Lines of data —
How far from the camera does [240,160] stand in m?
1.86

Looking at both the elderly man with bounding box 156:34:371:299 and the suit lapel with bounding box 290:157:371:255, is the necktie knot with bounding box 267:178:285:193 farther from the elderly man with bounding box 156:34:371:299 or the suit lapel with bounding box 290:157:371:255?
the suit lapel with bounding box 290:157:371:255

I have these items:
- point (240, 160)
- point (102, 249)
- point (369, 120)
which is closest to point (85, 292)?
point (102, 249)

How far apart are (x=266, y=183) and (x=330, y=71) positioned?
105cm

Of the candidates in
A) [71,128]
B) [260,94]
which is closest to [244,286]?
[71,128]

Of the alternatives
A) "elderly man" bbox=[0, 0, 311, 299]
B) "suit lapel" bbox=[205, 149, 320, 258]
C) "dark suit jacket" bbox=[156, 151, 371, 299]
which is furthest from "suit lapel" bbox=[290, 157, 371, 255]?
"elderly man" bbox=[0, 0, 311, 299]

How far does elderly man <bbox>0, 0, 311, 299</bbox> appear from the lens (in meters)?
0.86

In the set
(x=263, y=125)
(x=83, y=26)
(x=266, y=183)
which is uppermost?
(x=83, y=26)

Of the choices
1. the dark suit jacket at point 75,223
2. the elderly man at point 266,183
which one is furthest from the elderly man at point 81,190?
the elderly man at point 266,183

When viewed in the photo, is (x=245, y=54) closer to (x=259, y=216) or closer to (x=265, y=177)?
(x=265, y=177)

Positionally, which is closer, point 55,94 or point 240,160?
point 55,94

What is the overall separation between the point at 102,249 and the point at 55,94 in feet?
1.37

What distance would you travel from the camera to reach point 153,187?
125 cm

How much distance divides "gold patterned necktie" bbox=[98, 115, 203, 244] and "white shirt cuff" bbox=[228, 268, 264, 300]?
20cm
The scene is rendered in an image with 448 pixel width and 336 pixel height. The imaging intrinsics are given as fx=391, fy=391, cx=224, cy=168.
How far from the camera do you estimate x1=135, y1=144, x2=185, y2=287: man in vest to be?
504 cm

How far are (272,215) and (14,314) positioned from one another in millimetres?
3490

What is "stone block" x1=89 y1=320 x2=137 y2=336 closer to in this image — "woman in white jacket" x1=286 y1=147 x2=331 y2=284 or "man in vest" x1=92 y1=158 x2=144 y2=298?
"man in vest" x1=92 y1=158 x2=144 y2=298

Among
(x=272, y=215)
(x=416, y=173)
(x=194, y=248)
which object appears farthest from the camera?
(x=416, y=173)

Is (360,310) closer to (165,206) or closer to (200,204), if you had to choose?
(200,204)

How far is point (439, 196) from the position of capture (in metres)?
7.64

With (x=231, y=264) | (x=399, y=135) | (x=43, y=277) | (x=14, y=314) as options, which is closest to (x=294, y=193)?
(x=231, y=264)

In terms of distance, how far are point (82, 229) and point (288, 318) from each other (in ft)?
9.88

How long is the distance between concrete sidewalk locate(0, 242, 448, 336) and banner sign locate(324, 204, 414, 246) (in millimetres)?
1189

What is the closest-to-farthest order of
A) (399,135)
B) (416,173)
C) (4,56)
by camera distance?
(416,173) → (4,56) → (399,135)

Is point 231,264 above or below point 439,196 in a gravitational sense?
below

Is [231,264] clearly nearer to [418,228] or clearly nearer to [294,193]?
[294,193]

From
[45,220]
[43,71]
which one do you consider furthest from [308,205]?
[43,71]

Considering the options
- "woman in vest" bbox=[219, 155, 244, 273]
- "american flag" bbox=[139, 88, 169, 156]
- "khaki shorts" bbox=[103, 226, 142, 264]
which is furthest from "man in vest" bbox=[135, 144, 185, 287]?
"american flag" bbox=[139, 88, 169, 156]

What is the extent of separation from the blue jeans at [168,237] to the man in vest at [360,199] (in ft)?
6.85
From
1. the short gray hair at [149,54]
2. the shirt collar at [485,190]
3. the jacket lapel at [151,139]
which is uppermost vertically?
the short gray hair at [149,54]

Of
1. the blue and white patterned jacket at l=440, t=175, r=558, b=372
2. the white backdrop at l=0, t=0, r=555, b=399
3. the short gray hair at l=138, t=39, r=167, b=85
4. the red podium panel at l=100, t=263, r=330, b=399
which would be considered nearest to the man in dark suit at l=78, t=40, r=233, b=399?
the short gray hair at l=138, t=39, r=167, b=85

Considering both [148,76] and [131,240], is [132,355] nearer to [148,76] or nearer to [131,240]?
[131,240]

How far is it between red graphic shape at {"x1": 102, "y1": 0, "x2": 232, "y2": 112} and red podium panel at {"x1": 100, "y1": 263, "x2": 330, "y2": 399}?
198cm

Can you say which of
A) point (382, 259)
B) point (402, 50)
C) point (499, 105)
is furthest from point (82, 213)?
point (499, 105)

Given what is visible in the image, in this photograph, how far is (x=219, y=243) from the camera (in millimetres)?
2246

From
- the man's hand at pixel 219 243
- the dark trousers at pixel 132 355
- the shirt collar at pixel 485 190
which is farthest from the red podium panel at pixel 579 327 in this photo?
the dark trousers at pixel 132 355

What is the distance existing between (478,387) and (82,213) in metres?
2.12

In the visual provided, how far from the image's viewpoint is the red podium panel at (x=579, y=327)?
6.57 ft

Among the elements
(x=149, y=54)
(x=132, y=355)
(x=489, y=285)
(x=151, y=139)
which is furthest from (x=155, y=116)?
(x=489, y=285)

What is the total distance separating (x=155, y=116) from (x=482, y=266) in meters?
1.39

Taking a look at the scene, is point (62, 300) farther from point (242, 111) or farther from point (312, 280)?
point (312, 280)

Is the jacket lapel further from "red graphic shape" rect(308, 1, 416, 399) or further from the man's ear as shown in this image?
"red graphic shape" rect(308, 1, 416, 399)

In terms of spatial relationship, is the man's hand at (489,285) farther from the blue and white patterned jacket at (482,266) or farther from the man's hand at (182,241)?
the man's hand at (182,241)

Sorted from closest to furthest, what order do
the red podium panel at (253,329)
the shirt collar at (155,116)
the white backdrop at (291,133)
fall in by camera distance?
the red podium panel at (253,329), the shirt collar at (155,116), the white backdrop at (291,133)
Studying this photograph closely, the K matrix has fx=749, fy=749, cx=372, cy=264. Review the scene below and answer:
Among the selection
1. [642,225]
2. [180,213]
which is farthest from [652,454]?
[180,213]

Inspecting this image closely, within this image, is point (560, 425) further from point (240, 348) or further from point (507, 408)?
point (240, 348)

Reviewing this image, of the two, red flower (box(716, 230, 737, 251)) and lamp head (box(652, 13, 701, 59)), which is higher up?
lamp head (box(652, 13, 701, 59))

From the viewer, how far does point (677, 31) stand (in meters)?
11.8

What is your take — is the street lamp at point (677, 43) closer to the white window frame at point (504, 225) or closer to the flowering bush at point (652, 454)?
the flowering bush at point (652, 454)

GIVEN TASK — Rewrite all of the data above, substituting "camera" for "lens" and leaving everything else unchanged.

FULL RESPONSE —
How far from the camera does [240,160] stand in m?
1.86

Looking at both the elderly man with bounding box 156:34:371:299 and the suit lapel with bounding box 290:157:371:255, is the necktie knot with bounding box 267:178:285:193 farther from the elderly man with bounding box 156:34:371:299 or the suit lapel with bounding box 290:157:371:255?
the suit lapel with bounding box 290:157:371:255

I have these items:
- point (240, 160)
- point (102, 249)
- point (369, 120)
which is closest to point (85, 292)?
point (102, 249)

How far apart are (x=266, y=183) and (x=330, y=71) positioned?
105cm

Of the candidates in
A) [71,128]
B) [260,94]
which is closest to [244,286]?
[71,128]

Of the alternatives
A) "elderly man" bbox=[0, 0, 311, 299]
B) "suit lapel" bbox=[205, 149, 320, 258]
C) "dark suit jacket" bbox=[156, 151, 371, 299]
which is furthest from "suit lapel" bbox=[290, 157, 371, 255]?
"elderly man" bbox=[0, 0, 311, 299]

How far does elderly man <bbox>0, 0, 311, 299</bbox> appear from the camera (in meters)?
0.86

In the set
(x=263, y=125)
(x=83, y=26)
(x=266, y=183)
which is uppermost?
(x=83, y=26)

Of the choices
1. the dark suit jacket at point 75,223
2. the elderly man at point 266,183
which one is furthest from the elderly man at point 81,190?
the elderly man at point 266,183

When viewed in the photo, is (x=245, y=54) closer to (x=259, y=216) or closer to (x=265, y=177)?
(x=265, y=177)

Positionally, which is closer, point 55,94 or point 240,160?
point 55,94

What is the overall separation between the point at 102,249 and the point at 55,94 in feet?
1.37

What distance would you travel from the camera to reach point 153,187?
125 cm

How much distance divides "gold patterned necktie" bbox=[98, 115, 203, 244] and "white shirt cuff" bbox=[228, 268, 264, 300]?
20cm
The scene is rendered in an image with 448 pixel width and 336 pixel height. The imaging intrinsics are given as fx=391, fy=391, cx=224, cy=168.
How far from the camera do you estimate x1=135, y1=144, x2=185, y2=287: man in vest to be?
504 cm

How far are (272,215) and (14,314) positioned from one another in millimetres?
3490

What is "stone block" x1=89 y1=320 x2=137 y2=336 closer to in this image — "woman in white jacket" x1=286 y1=147 x2=331 y2=284 or "man in vest" x1=92 y1=158 x2=144 y2=298?
"man in vest" x1=92 y1=158 x2=144 y2=298

Among
(x=272, y=215)
(x=416, y=173)
(x=194, y=248)
which object appears farthest from the camera?
(x=416, y=173)

Is (360,310) closer to (165,206) or closer to (200,204), if you had to choose?
(200,204)

How far is point (439, 196) from the position of capture (in metres)?
7.64

With (x=231, y=264) | (x=399, y=135) | (x=43, y=277) | (x=14, y=314) as options, which is closest to (x=294, y=193)?
(x=231, y=264)

In terms of distance, how far are point (82, 229) and point (288, 318) from each other (in ft)?
9.88

How long is the distance between concrete sidewalk locate(0, 242, 448, 336) and banner sign locate(324, 204, 414, 246) (in millimetres)?
1189

What is the closest-to-farthest order of
A) (399,135)
B) (416,173)
C) (4,56)
by camera distance?
(416,173) → (4,56) → (399,135)

Is point 231,264 above or below point 439,196 in a gravitational sense?
below

Is [231,264] clearly nearer to [418,228] or clearly nearer to [294,193]?
[294,193]

From
[45,220]
[43,71]
which one do you consider furthest from [308,205]?
[43,71]

Considering the options
- "woman in vest" bbox=[219, 155, 244, 273]
- "american flag" bbox=[139, 88, 169, 156]
- "khaki shorts" bbox=[103, 226, 142, 264]
which is furthest from "man in vest" bbox=[135, 144, 185, 287]?
"american flag" bbox=[139, 88, 169, 156]

What is the extent of separation from the blue jeans at [168,237] to the man in vest at [360,199] (in ft)?
6.85
From
1. the short gray hair at [149,54]
2. the shirt collar at [485,190]
3. the jacket lapel at [151,139]
which is uppermost vertically?
the short gray hair at [149,54]

Of
1. the blue and white patterned jacket at l=440, t=175, r=558, b=372
2. the white backdrop at l=0, t=0, r=555, b=399
3. the short gray hair at l=138, t=39, r=167, b=85
4. the red podium panel at l=100, t=263, r=330, b=399
which would be considered nearest to the man in dark suit at l=78, t=40, r=233, b=399?
the short gray hair at l=138, t=39, r=167, b=85

Considering both [148,76] and [131,240], is [132,355] nearer to [148,76] or nearer to [131,240]?
[131,240]

How far is it between red graphic shape at {"x1": 102, "y1": 0, "x2": 232, "y2": 112} and red podium panel at {"x1": 100, "y1": 263, "x2": 330, "y2": 399}?
198cm

Can you say which of
A) point (382, 259)
B) point (402, 50)
C) point (499, 105)
is furthest from point (82, 213)?
point (499, 105)

Given what is visible in the image, in this photograph, how far is (x=219, y=243) from the camera (in millimetres)?
2246

From
- the man's hand at pixel 219 243
- the dark trousers at pixel 132 355
- the shirt collar at pixel 485 190
which is farthest from the red podium panel at pixel 579 327 in this photo?
the dark trousers at pixel 132 355

What is the distance existing between (478,387) and (82,213) in metres?
2.12

In the visual provided, how far from the image's viewpoint is the red podium panel at (x=579, y=327)?
6.57 ft

Among the elements
(x=149, y=54)
(x=132, y=355)
(x=489, y=285)
(x=151, y=139)
which is furthest from (x=155, y=116)?
(x=489, y=285)

What is the total distance separating (x=155, y=116) from (x=482, y=266) in meters?
1.39

Taking a look at the scene, is point (62, 300) farther from point (242, 111) or farther from point (312, 280)?
point (312, 280)

Is the jacket lapel further from "red graphic shape" rect(308, 1, 416, 399) or further from the man's ear as shown in this image?
"red graphic shape" rect(308, 1, 416, 399)

In terms of spatial relationship, is the man's hand at (489,285) farther from the blue and white patterned jacket at (482,266) or farther from the man's hand at (182,241)?
the man's hand at (182,241)

Sorted from closest to furthest, what order do
the red podium panel at (253,329)
the shirt collar at (155,116)
the white backdrop at (291,133)
fall in by camera distance?
the red podium panel at (253,329), the shirt collar at (155,116), the white backdrop at (291,133)
Studying this photograph closely, the K matrix has fx=749, fy=749, cx=372, cy=264. Review the scene below and answer:
Among the selection
1. [642,225]
2. [180,213]
which is farthest from [652,454]?
[180,213]

Inspecting this image closely, within this image, is point (560, 425) further from point (240, 348) or further from point (507, 408)?
point (240, 348)

Reviewing this image, of the two, red flower (box(716, 230, 737, 251)) and lamp head (box(652, 13, 701, 59)), which is higher up?
lamp head (box(652, 13, 701, 59))

From the viewer, how far does point (677, 31) stand (in meters)?
11.8

What is your take — is the street lamp at point (677, 43) closer to the white window frame at point (504, 225) or closer to the flowering bush at point (652, 454)?
the flowering bush at point (652, 454)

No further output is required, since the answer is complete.